The legacy versions of AI Platform Training, AI Platform Prediction, AI Platform Pipelines, and AI Platform Data Labeling Service are deprecated and will no longer be available on Google Cloud after their shutdown date. All the functionality of legacy AI Platform and new features are available on the Vertex AI platform. See Migrate to Vertex AI to learn how to migrate your resources.

Machine learning workflow

AI Platform enables many parts of the machine learning (ML) workflow. This document provides an introductory description of the overall ML process and explains where each AI Platform service fits into the process.

For an introduction to the services, see the technical overview of AI Platform.

A brief description of machine learning

Machine learning (ML) is a subfield of artificial intelligence (AI). The goal of ML is to make computers learn from the data that you give them. Instead of writing code that describes the action the computer should take, your code provides an algorithm that adapts based on examples of intended behavior. The resulting program, consisting of the algorithm and associated learned parameters, is called a trained model.

The ML workflow

The diagram below gives a high-level overview of the stages in an ML workflow. The blue-filled boxes indicate where AI Platform provides managed services and APIs:

To develop and manage a production-ready model, you must work through the following stages:

Source and prepare your data.
Develop your model.
Train an ML model on your data:
- Train model
- Evaluate model accuracy
- Tune hyperparameters
Deploy your trained model.
Send prediction requests to your model:
- Online prediction
- Batch prediction
Monitor the predictions on an ongoing basis.
Manage your models and model versions.

These stages are iterative. You may need to reevaluate and go back to a previous step at any point in the process.
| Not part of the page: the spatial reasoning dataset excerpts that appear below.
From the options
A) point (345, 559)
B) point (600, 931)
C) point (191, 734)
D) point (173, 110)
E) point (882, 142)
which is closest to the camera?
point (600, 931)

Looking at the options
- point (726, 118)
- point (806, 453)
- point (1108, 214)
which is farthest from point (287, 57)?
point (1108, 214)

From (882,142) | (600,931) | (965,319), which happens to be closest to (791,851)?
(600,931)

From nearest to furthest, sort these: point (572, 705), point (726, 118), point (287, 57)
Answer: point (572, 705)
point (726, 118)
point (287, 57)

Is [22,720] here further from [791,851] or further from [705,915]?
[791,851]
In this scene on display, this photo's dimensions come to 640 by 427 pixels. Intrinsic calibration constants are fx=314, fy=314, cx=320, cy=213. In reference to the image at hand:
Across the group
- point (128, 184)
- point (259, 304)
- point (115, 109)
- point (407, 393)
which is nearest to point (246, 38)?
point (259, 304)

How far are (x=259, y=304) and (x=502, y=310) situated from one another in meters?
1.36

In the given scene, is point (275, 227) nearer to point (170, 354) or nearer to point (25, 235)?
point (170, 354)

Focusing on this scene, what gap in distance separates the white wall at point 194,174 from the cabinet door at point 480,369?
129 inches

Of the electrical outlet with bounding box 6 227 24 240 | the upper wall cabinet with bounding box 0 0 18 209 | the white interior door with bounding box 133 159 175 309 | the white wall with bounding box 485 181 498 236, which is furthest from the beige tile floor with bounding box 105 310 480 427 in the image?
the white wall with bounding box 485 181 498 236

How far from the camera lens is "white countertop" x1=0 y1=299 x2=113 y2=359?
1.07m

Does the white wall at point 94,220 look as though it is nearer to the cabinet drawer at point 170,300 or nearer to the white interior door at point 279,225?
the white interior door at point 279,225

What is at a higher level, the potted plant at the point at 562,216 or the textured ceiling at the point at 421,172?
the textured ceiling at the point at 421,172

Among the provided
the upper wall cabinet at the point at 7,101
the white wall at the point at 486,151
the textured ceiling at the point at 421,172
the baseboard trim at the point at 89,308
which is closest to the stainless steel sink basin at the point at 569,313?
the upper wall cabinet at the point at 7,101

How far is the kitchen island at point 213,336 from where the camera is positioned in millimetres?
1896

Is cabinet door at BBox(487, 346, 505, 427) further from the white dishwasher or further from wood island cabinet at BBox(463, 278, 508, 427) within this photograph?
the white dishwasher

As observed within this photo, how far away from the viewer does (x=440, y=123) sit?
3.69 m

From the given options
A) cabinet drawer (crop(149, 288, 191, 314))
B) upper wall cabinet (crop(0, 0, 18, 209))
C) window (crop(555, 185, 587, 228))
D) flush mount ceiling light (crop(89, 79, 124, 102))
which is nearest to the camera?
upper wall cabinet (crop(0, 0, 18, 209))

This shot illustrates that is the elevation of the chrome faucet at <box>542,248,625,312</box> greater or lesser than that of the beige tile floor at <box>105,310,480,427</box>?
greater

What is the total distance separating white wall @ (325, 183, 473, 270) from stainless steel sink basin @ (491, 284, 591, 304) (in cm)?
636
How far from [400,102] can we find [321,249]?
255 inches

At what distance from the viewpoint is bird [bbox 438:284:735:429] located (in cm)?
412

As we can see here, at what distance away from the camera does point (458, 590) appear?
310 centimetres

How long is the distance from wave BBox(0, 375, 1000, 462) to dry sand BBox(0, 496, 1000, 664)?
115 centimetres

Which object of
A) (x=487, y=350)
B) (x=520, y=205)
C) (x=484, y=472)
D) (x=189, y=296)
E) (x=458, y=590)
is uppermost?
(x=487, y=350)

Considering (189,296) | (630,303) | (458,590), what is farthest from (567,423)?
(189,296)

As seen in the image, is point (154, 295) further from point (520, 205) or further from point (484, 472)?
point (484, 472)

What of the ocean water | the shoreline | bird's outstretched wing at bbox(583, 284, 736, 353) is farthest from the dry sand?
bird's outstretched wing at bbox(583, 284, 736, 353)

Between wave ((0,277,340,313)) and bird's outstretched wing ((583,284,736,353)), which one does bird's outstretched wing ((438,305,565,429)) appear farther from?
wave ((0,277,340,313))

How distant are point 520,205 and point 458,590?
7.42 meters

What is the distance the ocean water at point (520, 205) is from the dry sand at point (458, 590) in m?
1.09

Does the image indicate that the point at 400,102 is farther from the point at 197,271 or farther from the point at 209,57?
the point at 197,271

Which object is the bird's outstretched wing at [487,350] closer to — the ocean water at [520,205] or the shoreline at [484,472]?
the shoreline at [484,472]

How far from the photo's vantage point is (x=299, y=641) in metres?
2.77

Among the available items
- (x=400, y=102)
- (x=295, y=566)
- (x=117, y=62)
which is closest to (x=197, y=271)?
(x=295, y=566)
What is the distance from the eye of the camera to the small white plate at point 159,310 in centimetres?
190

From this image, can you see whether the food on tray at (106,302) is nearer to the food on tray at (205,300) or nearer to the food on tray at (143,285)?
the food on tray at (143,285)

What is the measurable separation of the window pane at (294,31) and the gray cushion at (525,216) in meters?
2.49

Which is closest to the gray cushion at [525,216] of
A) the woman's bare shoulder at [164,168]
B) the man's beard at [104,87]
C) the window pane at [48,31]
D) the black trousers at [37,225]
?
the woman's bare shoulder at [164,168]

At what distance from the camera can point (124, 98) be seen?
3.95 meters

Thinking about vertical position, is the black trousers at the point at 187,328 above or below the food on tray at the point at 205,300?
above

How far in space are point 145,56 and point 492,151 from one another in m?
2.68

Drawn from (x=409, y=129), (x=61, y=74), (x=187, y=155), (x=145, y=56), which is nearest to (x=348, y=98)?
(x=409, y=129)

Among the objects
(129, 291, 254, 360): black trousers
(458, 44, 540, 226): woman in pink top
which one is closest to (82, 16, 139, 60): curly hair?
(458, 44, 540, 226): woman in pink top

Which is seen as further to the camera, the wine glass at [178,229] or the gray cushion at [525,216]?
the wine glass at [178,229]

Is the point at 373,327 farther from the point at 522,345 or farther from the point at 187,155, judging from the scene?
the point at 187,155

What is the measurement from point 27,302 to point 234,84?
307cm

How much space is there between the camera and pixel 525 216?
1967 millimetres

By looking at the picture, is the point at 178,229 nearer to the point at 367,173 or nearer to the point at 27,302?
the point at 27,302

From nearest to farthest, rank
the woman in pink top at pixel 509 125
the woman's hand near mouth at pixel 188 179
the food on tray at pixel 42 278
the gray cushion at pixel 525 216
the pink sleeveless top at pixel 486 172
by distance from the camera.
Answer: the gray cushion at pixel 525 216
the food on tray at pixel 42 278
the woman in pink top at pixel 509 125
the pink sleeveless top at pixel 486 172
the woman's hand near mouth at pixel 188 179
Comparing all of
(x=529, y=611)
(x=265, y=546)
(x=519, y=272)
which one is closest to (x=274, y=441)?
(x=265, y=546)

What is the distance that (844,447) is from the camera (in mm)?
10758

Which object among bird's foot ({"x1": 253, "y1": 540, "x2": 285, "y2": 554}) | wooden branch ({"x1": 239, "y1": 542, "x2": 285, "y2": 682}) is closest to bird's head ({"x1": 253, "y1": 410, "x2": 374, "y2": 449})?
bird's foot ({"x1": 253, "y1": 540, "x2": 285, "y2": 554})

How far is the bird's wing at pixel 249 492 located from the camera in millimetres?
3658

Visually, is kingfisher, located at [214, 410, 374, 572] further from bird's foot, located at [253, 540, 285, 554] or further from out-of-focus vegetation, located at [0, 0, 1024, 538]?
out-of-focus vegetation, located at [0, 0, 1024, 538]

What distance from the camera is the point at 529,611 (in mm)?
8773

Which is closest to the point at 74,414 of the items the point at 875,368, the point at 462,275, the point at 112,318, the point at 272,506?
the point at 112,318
The rest of this page discusses the stages in detail.

Before you start, evaluate the problem

Before you start thinking about how to solve a problem with ML, take some time to think about the problem you are trying to solve. Ask yourself the following questions:

Do you have a well-defined problem to solve?

Many different approaches are possible when using ML to recognize patterns in data. It's important to define the information you are trying to get out of the model and why you need that information.

Is ML the best solution for the problem?

Supervised ML (the style of ML described in this documentation) is well suited to certain kinds of problems.

You should only consider using ML for your problem if you have access to a sizable set of data from which to train your model. There are no absolutes about how much data is enough. Every feature (data attribute) that you include in your model increases the number of instances (data records) you need to properly train the model. See the ML best practices for some guidance on feature engineering.

You must also account for splitting your dataset into three subsets: one for training, one for evaluation (or validation), and one for testing.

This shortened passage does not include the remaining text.